Patient Characteristics, Clinical and Pathologic Stages, and Therapeutic Procedures

18F-FLT Uptake in Primary Tumor

18F-FLT PET data were available for all 17 patients, and all primary tumors were detected by 18F-FLT PET, as opposed to only 12 by contrast-enhanced CT (Supplemental Fig. 1; supplemental materials are available online only at http://jnm.snmjournals.org). The mean GTV first delineated on CT ± SD (13.6 ± 8.2 cm3) was significantly larger than the mean GTVSBR (7.2 ± 5.6 cm3; P = 0.03). The mean 18F-FLT SUVmax in the primary tumors was 5.9 ± 3.2, and the mean SUVmean within the GTVSBR was 4.0 ± 2.2.

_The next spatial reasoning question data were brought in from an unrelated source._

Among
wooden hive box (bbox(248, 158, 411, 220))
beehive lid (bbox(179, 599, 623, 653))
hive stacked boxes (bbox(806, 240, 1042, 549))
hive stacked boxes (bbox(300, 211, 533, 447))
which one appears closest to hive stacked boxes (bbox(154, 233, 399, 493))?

Iododeoxyuridine Labeling Index and Optical Density and Correlations with 18F-FLT PET

No adverse events occurred during the intravenous administration of iododeoxyuridine or 18F-FLT. Paraffin blocks containing primary tumor tissue were available from all 17 patients. We aimed at collecting 3 blocks per patient, 1 from the tumor center and 2 more peripherally. However, only 1 block was available for 6 patients, 2 blocks were retrieved for 7 patients, and 3 tumor blocks were available for the remaining 4 patients, because the tumor tissue was present in only 1 or 2 blocks in most cases. In all tumor sections, tumor cells stained positively for iododeoxyuridine, and in 2 cases, iododeoxyuridine staining was also present in peritumoral inflammatory tissue (Fig. 1A). There was a large variability in iododeoxyuridine labeling indices, with a mean value of 0.09 and an SD of ±0.14 (range, 0.01–0.29). Furthermore, there was a large range in optical densities for iododeoxyuridine, with a mean of 28.2 ± 12.7 (range, 12.6–37.8). There was no statistically significant correlation between the mean iododeoxyuridine labeling index and the SUVmax or SUVmean of 18F-FLT PET (Fig. 2A; data for SUVmean not shown). In contrast to this, the signal intensities (i.e., optical densities for immunohistochemical iododeoxyuridine staining vs. 18F-FLT PET SUVmax and SUVmean) demonstrated a significant, albeit weak, correlation (P < 0.0001; Fig. 2B; data for SUVmean not shown).

FIGURE 1.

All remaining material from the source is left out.